* [Work to be completed]
Starting with the line that contains "[camera trap, expert-labeled]" and stopping after the line that contains "common name: red fox", return each line below exactly as written, with no others.

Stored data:
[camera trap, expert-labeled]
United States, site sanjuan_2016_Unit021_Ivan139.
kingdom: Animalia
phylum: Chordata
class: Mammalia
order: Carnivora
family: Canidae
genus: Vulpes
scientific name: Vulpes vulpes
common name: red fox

---

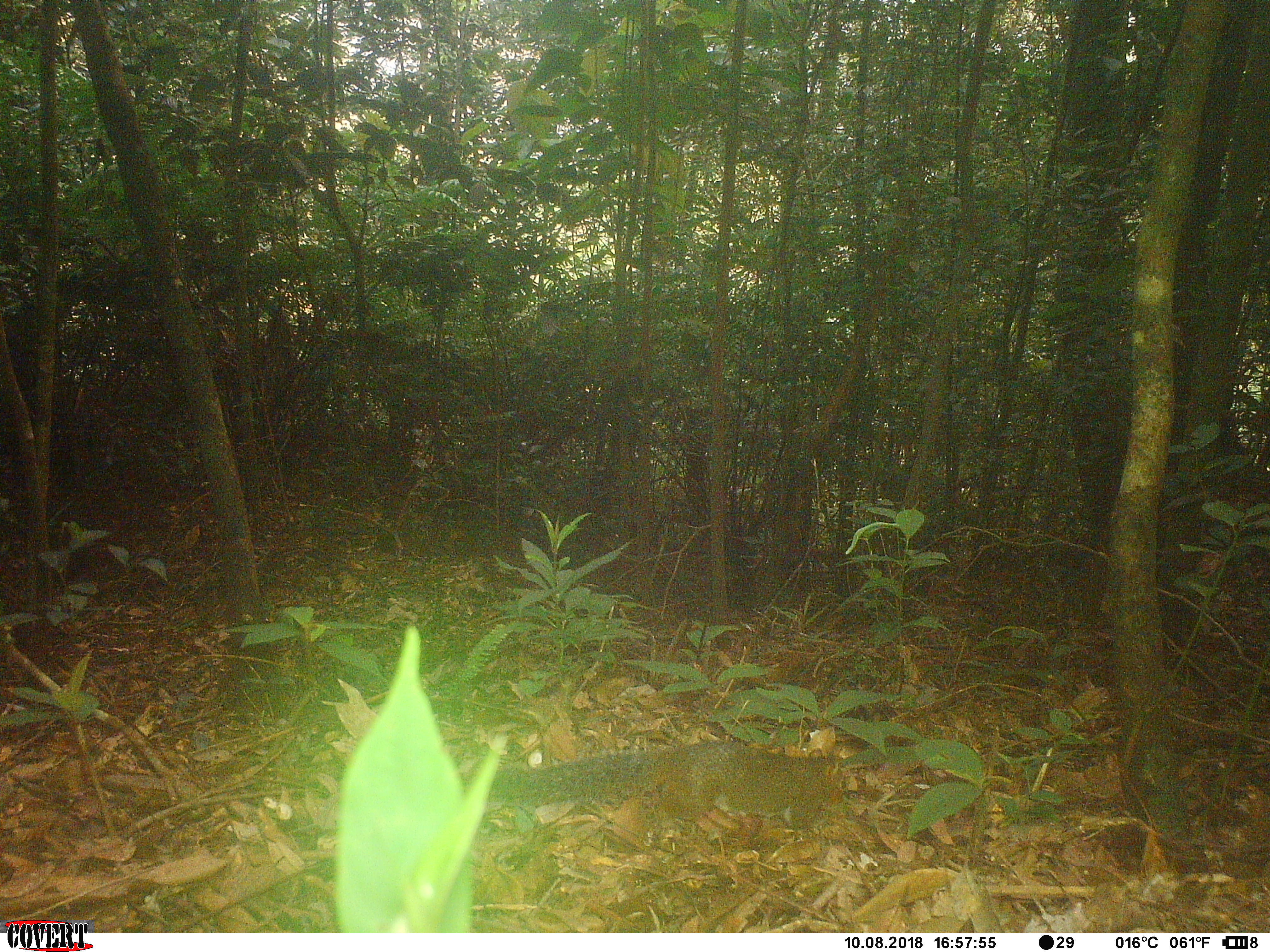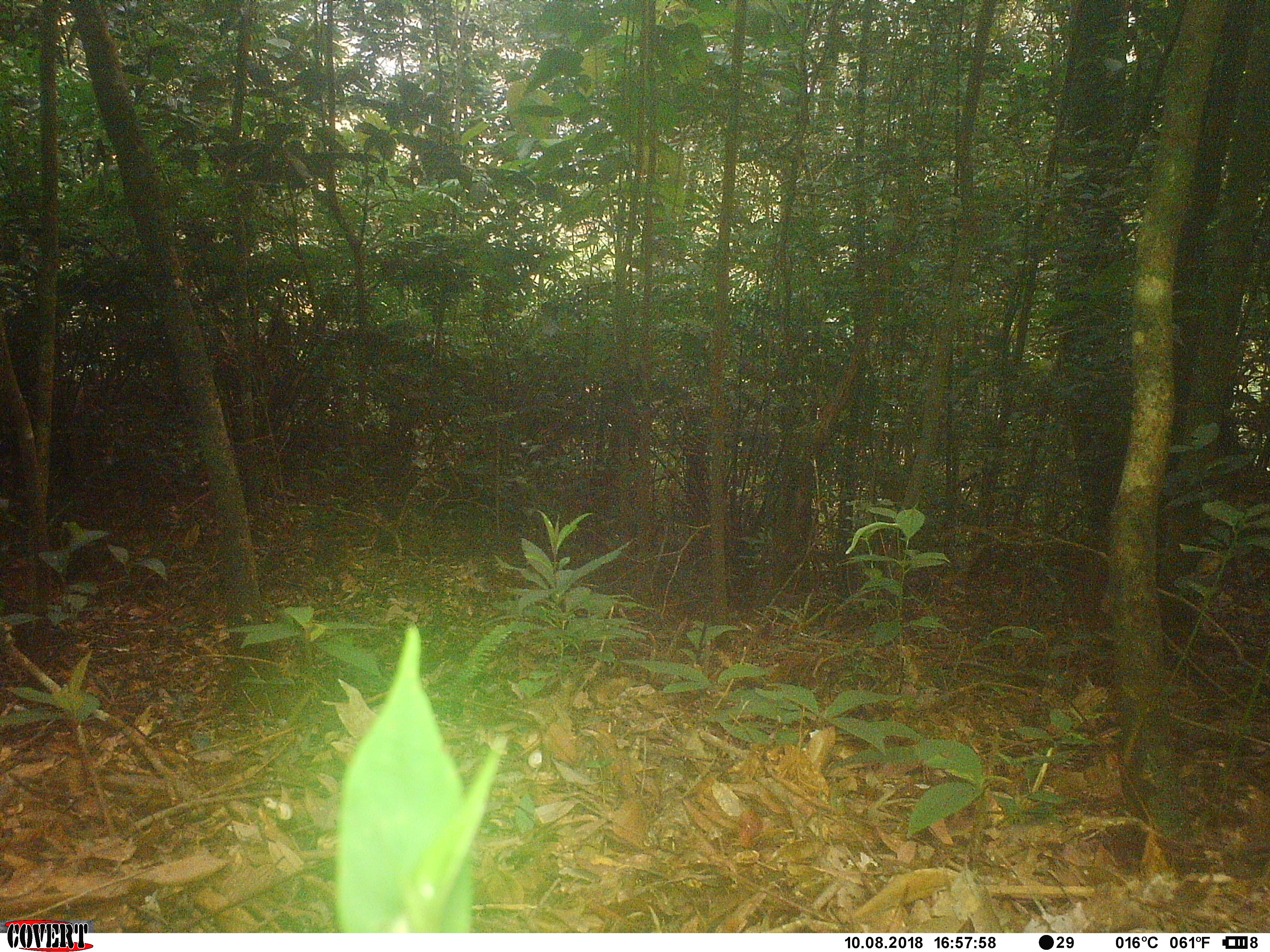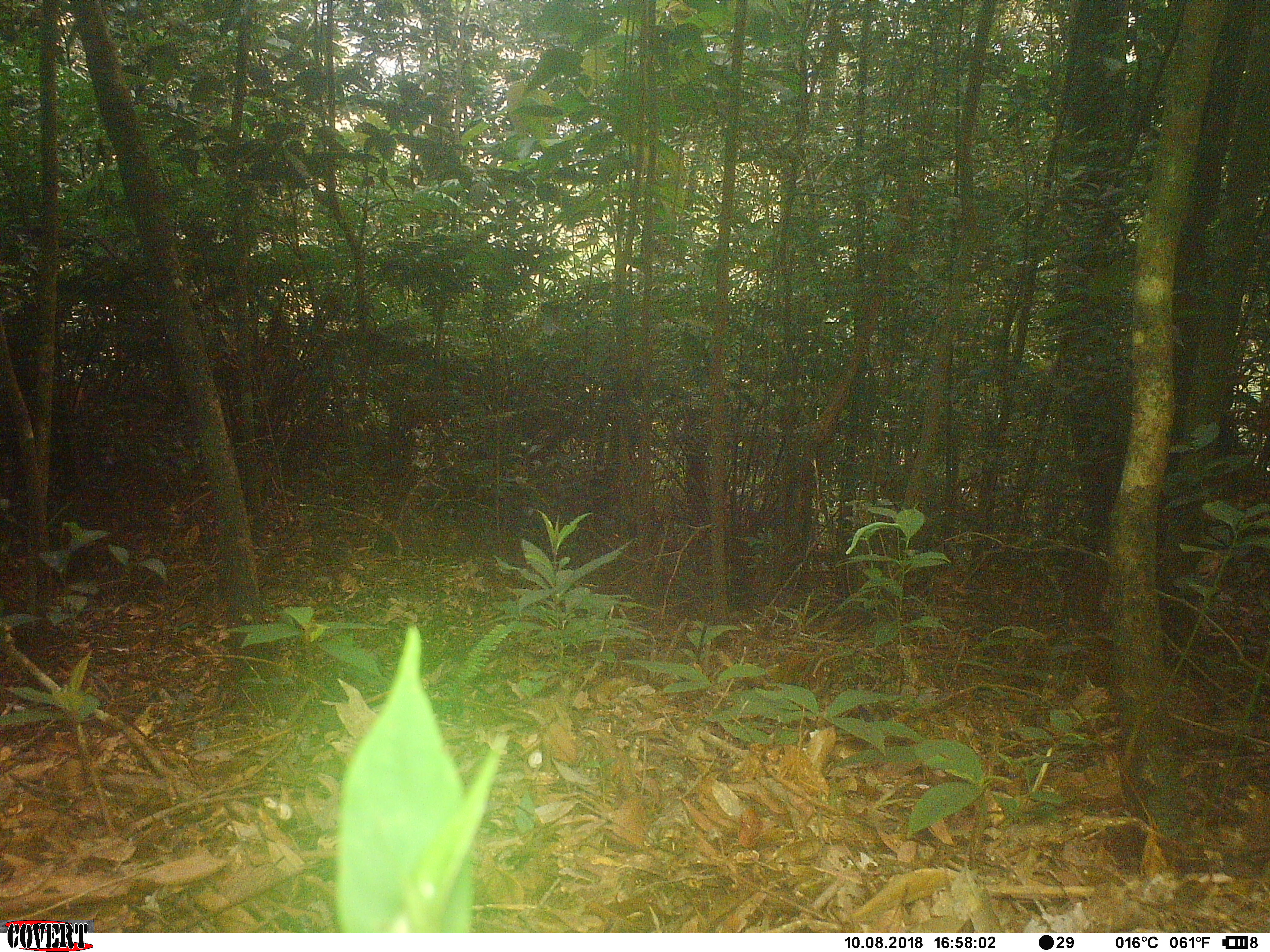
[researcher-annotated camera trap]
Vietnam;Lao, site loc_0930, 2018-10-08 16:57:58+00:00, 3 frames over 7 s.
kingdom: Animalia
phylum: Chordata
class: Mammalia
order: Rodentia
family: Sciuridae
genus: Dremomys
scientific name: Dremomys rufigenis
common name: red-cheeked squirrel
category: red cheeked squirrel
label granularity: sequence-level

...

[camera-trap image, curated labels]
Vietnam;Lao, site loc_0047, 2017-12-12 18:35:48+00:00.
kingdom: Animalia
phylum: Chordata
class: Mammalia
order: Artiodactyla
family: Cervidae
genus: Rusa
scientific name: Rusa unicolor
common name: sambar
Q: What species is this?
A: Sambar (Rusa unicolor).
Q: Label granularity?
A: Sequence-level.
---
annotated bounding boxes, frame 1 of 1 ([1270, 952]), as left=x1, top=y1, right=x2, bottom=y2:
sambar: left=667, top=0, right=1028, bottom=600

* [Written solution]
[camera trap, expert-labeled]
United States, site sanjuan_2016_Unit021_Ivan139.
kingdom: Animalia
phylum: Chordata
class: Mammalia
order: Carnivora
family: Canidae
genus: Vulpes
scientific name: Vulpes vulpes
common name: red fox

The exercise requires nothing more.